▶ [WRITTEN EXERCISE]: Give everything from the start of the items down to the line containing "0.09 metres", both ends included, as a JSON list of strings with one string per line and blank lines left out.

▶ [PROVIDED RECORDS]:
+++++
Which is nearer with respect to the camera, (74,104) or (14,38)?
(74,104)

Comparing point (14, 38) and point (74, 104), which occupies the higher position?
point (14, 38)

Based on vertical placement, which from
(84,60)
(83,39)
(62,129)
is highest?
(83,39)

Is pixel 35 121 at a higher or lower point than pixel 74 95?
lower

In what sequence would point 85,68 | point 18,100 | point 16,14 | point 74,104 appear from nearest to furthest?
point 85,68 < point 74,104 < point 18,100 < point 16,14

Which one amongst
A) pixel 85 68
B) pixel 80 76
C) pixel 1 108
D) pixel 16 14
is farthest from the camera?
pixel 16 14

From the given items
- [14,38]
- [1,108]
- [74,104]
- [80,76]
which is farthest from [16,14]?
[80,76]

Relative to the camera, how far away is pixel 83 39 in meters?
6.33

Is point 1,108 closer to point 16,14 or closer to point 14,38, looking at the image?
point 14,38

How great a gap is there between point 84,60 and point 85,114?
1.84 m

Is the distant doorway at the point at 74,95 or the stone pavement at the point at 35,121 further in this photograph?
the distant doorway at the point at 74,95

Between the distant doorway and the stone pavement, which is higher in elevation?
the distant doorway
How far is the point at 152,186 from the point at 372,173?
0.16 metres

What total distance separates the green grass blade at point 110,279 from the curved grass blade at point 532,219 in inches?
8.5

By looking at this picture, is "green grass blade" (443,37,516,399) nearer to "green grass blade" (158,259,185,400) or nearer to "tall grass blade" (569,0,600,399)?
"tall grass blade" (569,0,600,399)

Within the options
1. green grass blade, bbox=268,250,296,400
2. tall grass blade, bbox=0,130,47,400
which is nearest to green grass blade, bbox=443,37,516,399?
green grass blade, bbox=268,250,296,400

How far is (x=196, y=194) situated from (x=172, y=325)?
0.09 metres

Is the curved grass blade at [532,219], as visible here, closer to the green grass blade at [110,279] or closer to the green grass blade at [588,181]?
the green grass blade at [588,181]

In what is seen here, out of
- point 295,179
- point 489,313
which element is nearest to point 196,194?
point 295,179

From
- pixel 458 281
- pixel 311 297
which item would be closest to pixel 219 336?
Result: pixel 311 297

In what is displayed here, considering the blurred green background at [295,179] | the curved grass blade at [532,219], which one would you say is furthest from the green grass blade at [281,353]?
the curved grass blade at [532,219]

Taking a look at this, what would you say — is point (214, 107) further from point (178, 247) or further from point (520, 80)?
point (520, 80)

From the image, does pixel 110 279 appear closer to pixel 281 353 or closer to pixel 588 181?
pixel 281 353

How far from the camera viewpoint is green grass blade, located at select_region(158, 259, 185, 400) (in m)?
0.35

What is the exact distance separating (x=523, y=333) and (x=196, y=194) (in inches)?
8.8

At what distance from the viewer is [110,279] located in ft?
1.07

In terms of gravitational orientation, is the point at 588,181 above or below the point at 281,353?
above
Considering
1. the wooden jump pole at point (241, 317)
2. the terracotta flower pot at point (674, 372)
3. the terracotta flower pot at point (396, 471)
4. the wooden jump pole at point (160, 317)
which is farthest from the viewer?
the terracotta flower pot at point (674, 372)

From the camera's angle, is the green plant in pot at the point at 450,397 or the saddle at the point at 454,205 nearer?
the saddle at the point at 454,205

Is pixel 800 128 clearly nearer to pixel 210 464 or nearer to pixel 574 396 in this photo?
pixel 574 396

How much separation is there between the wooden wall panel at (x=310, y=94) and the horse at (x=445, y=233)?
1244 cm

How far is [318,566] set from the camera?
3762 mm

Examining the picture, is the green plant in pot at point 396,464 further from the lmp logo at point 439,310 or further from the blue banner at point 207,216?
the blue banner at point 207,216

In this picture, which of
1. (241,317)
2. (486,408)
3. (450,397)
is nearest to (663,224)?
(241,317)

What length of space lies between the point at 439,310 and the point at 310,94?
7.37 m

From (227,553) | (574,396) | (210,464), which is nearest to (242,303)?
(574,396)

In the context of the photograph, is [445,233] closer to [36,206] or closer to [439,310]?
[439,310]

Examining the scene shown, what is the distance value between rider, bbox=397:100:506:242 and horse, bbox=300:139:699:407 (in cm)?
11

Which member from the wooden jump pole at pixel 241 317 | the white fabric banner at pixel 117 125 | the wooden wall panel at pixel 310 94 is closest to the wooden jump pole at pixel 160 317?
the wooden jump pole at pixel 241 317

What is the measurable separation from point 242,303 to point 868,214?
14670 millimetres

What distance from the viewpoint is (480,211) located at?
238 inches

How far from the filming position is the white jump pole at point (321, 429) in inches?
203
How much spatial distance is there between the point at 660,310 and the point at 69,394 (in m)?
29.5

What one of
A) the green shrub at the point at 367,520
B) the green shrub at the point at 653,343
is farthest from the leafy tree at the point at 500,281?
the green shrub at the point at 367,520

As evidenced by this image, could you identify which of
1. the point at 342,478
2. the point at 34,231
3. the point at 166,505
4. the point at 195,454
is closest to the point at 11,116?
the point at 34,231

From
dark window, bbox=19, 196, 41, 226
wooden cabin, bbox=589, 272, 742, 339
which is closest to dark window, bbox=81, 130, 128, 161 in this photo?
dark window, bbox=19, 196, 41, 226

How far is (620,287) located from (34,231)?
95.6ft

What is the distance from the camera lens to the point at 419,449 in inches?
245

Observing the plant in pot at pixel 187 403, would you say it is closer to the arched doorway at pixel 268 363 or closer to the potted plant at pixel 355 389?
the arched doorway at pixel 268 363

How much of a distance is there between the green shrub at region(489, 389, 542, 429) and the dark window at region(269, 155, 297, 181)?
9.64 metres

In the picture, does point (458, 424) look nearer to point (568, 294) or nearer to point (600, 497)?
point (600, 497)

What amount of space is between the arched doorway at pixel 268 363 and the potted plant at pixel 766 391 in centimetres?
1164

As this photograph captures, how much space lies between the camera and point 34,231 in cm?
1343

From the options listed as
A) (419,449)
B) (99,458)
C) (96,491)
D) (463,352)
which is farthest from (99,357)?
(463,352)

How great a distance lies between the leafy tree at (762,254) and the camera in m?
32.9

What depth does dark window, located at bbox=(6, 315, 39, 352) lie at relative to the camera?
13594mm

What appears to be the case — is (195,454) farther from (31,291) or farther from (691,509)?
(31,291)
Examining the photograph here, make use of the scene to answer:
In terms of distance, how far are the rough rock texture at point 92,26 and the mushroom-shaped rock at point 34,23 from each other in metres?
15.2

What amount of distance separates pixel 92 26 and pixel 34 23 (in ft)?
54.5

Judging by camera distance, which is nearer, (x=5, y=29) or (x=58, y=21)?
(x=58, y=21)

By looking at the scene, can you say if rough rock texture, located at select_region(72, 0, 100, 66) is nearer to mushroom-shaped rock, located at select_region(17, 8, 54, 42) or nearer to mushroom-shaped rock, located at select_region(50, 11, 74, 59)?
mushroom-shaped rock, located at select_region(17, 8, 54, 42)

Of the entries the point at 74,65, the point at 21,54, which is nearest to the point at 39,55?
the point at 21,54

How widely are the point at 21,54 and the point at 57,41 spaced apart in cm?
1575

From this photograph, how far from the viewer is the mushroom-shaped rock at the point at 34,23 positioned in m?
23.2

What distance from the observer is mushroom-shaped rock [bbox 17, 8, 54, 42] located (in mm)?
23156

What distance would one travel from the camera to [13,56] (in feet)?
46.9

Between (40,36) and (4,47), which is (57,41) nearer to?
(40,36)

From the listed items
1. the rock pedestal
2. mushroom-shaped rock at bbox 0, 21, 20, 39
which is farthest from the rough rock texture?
+++++
▶ [COMPLETED TASK]:
[
  "Which is nearer with respect to the camera, (74,104) or (14,38)?",
  "(74,104)",
  "Comparing point (14, 38) and point (74, 104), which occupies the higher position?",
  "point (14, 38)",
  "Based on vertical placement, which from",
  "(84,60)",
  "(83,39)",
  "(62,129)",
  "is highest?",
  "(83,39)",
  "Is pixel 35 121 at a higher or lower point than pixel 74 95?",
  "lower",
  "In what sequence would point 85,68 | point 18,100 | point 16,14 | point 74,104 appear from nearest to furthest?",
  "point 85,68 < point 74,104 < point 18,100 < point 16,14",
  "Which one amongst",
  "A) pixel 85 68",
  "B) pixel 80 76",
  "C) pixel 1 108",
  "D) pixel 16 14",
  "is farthest from the camera?",
  "pixel 16 14",
  "From the given items",
  "- [14,38]",
  "- [1,108]",
  "- [74,104]",
  "- [80,76]",
  "which is farthest from [16,14]?",
  "[80,76]",
  "Relative to the camera, how far away is pixel 83 39 in meters?",
  "6.33",
  "Is point 1,108 closer to point 16,14 or closer to point 14,38, looking at the image?",
  "point 14,38",
  "How great a gap is there between point 84,60 and point 85,114?",
  "1.84 m",
  "Is the distant doorway at the point at 74,95 or the stone pavement at the point at 35,121 further in this photograph?",
  "the distant doorway at the point at 74,95",
  "Between the distant doorway and the stone pavement, which is higher in elevation?",
  "the distant doorway",
  "How far is the point at 152,186 from the point at 372,173?",
  "0.16 metres",
  "What total distance separates the green grass blade at point 110,279 from the curved grass blade at point 532,219 in inches?",
  "8.5",
  "By looking at this picture, is \"green grass blade\" (443,37,516,399) nearer to \"green grass blade\" (158,259,185,400) or nearer to \"tall grass blade\" (569,0,600,399)?",
  "\"tall grass blade\" (569,0,600,399)",
  "Within the options",
  "1. green grass blade, bbox=268,250,296,400",
  "2. tall grass blade, bbox=0,130,47,400",
  "which is nearest to green grass blade, bbox=443,37,516,399?",
  "green grass blade, bbox=268,250,296,400",
  "How far is (x=196, y=194) situated from (x=172, y=325)?",
  "0.09 metres"
]